12 Nosy Facts About “Chinatown”

Eric D. Snider and Mental_Floss present 12 Nosy Facts About Chinatown. Here are three of my favorites…
1. IT WOULDN’T EXIST IF ROBERT TOWNE HADN’T BEEN FRIENDS WITH JACK NICHOLSON.
The screenwriter and the actor were good friends, even roommates at one point, and they’d studied acting together. Towne has said repeatedly that he wrote the lead role specifically for Nicholson: “I could not have written that character without knowing Jack.” Furthermore, it was while visiting Nicholson in Oregon, where he was directing Drive, He Said, that Towne started reading Raymond Chandler detective novels and a book about the history of California water rights, all of which led to Chinatown.9. WE DON’T KNOW ANYTHING THAT J.J. GITTES DOESN’T KNOW.
This is the sort of detail that’s either “well, duh” obvious, or that blows your mind a little when you realize it. The film is entirely from Gittes’ point of view: he’s in every scene, and there’s no information that we learn before he does. When he gets a phone call, we hear the voice but don’t see the person at the other end.

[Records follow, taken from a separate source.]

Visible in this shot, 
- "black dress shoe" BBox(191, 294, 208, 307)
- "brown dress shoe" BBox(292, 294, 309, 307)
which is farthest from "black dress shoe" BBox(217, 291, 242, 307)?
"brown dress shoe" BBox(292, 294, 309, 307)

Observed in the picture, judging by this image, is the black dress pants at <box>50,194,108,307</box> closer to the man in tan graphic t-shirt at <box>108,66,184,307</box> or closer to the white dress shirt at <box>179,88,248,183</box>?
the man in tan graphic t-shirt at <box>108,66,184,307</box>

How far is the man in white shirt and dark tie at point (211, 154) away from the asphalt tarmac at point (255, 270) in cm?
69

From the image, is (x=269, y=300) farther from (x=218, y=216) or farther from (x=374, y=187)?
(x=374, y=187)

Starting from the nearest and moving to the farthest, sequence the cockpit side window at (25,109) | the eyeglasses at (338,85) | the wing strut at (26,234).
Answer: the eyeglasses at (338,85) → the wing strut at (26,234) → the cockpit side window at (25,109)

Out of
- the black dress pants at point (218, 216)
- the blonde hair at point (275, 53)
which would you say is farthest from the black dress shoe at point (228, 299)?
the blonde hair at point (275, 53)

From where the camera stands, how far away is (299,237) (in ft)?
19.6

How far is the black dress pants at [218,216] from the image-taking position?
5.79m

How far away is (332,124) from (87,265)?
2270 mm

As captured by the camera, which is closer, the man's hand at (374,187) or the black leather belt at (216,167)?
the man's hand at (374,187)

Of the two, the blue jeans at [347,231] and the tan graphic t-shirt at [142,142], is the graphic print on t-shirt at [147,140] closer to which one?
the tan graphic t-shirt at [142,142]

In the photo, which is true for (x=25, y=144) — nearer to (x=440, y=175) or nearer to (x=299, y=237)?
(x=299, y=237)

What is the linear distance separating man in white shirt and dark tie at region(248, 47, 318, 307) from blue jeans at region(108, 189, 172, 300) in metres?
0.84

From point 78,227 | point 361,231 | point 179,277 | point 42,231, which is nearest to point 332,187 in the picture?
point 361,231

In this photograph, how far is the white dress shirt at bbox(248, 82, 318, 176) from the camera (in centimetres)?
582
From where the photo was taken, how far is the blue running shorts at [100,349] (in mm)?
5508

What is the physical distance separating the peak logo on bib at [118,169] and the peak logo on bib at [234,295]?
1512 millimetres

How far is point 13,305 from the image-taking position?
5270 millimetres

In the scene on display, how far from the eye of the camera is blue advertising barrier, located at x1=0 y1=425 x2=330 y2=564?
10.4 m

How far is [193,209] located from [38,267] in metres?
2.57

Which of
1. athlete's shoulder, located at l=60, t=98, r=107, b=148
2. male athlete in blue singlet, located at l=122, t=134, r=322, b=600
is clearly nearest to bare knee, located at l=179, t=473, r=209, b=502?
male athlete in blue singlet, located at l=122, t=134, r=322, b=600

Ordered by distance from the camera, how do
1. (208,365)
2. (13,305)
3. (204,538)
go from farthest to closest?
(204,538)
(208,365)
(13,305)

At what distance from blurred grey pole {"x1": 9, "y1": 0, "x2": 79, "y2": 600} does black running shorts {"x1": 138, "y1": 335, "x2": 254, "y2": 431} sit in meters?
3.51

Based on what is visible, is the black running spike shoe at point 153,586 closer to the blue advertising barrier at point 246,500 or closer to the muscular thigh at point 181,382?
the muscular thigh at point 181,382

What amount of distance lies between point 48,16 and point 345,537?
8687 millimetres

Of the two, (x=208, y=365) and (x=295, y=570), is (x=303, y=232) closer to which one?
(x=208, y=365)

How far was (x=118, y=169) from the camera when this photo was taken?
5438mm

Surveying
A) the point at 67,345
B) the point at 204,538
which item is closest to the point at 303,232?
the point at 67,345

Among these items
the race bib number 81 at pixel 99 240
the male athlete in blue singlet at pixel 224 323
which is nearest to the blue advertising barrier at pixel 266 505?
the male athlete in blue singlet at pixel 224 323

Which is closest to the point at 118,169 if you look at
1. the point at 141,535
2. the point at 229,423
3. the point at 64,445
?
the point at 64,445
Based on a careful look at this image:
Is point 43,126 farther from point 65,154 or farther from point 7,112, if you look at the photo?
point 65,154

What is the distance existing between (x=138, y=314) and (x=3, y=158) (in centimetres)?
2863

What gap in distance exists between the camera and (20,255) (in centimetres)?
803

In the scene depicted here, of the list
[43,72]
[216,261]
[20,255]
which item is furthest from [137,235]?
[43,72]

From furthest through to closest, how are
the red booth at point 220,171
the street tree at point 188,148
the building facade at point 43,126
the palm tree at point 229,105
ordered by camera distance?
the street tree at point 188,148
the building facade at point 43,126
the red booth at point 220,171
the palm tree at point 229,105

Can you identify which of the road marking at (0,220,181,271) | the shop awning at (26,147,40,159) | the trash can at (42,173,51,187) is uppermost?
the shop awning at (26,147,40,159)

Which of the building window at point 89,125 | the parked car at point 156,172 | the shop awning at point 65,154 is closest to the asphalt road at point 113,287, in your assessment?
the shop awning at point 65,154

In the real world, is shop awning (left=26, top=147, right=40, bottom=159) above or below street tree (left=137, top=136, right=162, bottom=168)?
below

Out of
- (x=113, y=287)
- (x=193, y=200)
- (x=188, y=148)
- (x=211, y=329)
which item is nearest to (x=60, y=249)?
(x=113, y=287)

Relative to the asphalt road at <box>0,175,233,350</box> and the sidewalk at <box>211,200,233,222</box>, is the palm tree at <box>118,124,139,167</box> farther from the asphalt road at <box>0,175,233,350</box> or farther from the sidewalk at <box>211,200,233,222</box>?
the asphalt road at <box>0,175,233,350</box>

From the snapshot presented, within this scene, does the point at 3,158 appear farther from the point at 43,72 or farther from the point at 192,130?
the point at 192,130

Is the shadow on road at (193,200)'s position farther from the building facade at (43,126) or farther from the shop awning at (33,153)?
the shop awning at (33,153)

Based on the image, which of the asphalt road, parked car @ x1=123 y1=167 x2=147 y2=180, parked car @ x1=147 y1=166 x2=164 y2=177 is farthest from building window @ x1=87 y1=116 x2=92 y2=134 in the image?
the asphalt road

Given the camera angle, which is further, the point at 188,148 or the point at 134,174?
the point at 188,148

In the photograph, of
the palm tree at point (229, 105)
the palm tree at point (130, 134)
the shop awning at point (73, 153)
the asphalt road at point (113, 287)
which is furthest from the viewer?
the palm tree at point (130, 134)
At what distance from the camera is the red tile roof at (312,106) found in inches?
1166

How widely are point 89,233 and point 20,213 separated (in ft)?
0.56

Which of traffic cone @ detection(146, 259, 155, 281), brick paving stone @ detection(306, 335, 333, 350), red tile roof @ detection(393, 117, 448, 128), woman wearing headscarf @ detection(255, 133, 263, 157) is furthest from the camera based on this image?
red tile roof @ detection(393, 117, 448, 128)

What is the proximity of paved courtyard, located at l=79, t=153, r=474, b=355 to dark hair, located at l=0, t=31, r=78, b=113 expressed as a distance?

When he gets knocked unconscious in the orange grove, the movie fades with him, fading back in when he wakes up. To emphasize the point that we’re seeing everything from Gittes’ perspective, Polanski often put the camera behind Nicholson, so we see his back and shoulders. Watch for it.12. THERE’S A RECURRING VISUAL MOTIF THAT SHOWS UP OVER AND OVER—AND IT’S THERE ACCIDENTALLY.
Chinatown frequently shows us images of two things that are identical, except that one is flawed: Two pocket watches side by side, one broken. A pair of eyeglasses, one lens cracked. Gittes’ nostrils, one sliced. Gittes smashes one taillight on Evelyn’s car. He loses one shoe in the reservoir. Evelyn has a flaw in one of her irises. Katherine looks like a duplicate of Evelyn, but is the product of incest. The list goes on. But when Towne is asked about this on the DVD commentary, he says it was totally unintentional; he and Polanski never discussed using such images as a recurring theme. Whatever meaning we may ascribe to the symbolism, the filmmakers didn’t put it there on purpose.